Passage to read

Our simulation employed DNV KEMA Energy & Sustainability’s Spence® flowsheeting tool, which determines power plant performance accurately. Data about the sorbent has come from SAS that the University of Twente in the Netherlands has produced through the physical impregnation of polymethylmethacrylate, (PMMA) in this case Diaion™ HP-2MG, with tetraethylenepentamine (TEPA) and polyethyleneIimine (PEI) of different molecular weights and chain lengths.
Our analysis calculated the efficiency of a typical natural gas-fired combined-cycle (NGCC) plant of 446 MWe and a ultra supercritical pulverised coal (PC) plant of 1069 MWe, each equipped with either an MEA-based capture facility or an SAS-based one, providing four cases. The analysis compared the amount of energy consumed per kg of CO2 captured in each case.
SAS consist of a support material of high surface area with amine functional groups on their surface. The university’s sorbent material had a CO2 capacity of 3.8 mol/kg sorbent .
Figure 3 shows adsorption isobars for a typical developed sorbent. The sample was heated from 40ºC to 140ºC at a rate of 0.1 K/min in fractions by volume of 1 per cent, 5 per cent, 10 per cent and 80 per cent CO2 atmosphere (balance N2) at a total flow rate of 100 ml/min. From the selected adsorption and regeneration conditions the sorbent operating capacities were calculated for CO2 capture at NGCC and PC plants.
|Figure 3: Adsorption isobars for 1 per cent, 5 per cent, 10 per cent and 80 per cent of CO2 by volume (Ptotal = 100 kPa). The sorbent was 38 per cent by weight TEPA on PMMA|
Flue gas from an NGCC plant typically contains 4-7 per cent of CO2 by volume, whereas from a PC plant it contains 10 to 15 per cent.
The sorbent working capacity is the difference between the CO2 loading under adsorption conditions and the loading under desorption conditions. During capture, when the flue gas contains 10 per cent of CO2 by volume and desorbing is at 130ºC, working capacities of around 3.1 mol/kg can be achieved with the developed sorbent. For capture from flue gas containing 5 per cent CO2, working capacities of about 2.6 mol/kg can be achieved under these conditions.

Required tasks
**1.** Extract the passage on solid amine sorbents from "SAS consist of" to "mol/kg sorbent .".
**2.** According to the passage on solid amine sorbents, how much CO2 by volume does flue gas from a PC plant typically contain?
**3.** Decide whether each statement agrees with the passage on solid amine sorbents. For each one, answer yes or no and quote the words from the passage that settle it.
(a) The NGCC plant in the analysis had a capacity of 446 MWe.
(b) For the Figure 3 isobars, the sample was heated at a rate of 1 K/min.
(c) For capture from flue gas containing 5 per cent CO2, working capacities of about 3.1 mol/kg can be achieved.

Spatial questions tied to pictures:
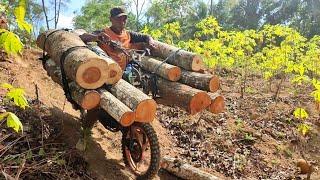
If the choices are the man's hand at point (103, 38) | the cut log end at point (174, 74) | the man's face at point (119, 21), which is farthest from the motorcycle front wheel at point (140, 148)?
the man's face at point (119, 21)

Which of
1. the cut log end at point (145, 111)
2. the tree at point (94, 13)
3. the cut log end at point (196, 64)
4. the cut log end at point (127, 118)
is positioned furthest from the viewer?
the tree at point (94, 13)

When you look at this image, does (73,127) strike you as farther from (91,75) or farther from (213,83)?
(213,83)

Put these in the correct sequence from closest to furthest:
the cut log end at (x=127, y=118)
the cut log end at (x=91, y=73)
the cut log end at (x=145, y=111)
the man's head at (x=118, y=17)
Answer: the cut log end at (x=127, y=118) < the cut log end at (x=145, y=111) < the cut log end at (x=91, y=73) < the man's head at (x=118, y=17)

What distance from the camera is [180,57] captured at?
22.6 feet

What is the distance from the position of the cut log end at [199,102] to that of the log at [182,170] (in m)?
0.89

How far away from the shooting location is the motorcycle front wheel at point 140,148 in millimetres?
5410

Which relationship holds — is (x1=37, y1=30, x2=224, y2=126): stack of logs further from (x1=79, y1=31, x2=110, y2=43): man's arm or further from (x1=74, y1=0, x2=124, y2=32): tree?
(x1=74, y1=0, x2=124, y2=32): tree

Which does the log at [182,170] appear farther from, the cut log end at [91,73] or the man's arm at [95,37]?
the man's arm at [95,37]

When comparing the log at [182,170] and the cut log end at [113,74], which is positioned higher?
the cut log end at [113,74]

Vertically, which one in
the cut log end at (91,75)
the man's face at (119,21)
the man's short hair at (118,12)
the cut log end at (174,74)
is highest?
the man's short hair at (118,12)

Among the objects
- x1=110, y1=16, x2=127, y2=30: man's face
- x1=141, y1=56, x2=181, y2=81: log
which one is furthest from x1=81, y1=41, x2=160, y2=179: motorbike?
x1=110, y1=16, x2=127, y2=30: man's face

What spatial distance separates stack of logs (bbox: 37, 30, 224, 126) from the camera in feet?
17.1

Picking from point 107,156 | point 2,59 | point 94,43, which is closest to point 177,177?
point 107,156

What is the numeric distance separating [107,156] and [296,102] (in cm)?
702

Solutions to the exercise
**1.**
SAS consist of a support material of high surface area with amine functional groups on their surface. The university’s sorbent material had a CO2 capacity of 3.8 mol/kg sorbent .

**2.** 10 to 15 per cent

**3.**
(a) Yes: "a typical natural gas-fired combined-cycle (NGCC) plant of 446 MWe"
(b) No: "at a rate of 0.1 K/min"
(c) No: "For capture from flue gas containing 5 per cent CO2, working capacities of about 2.6 mol/kg can be achieved under these conditions."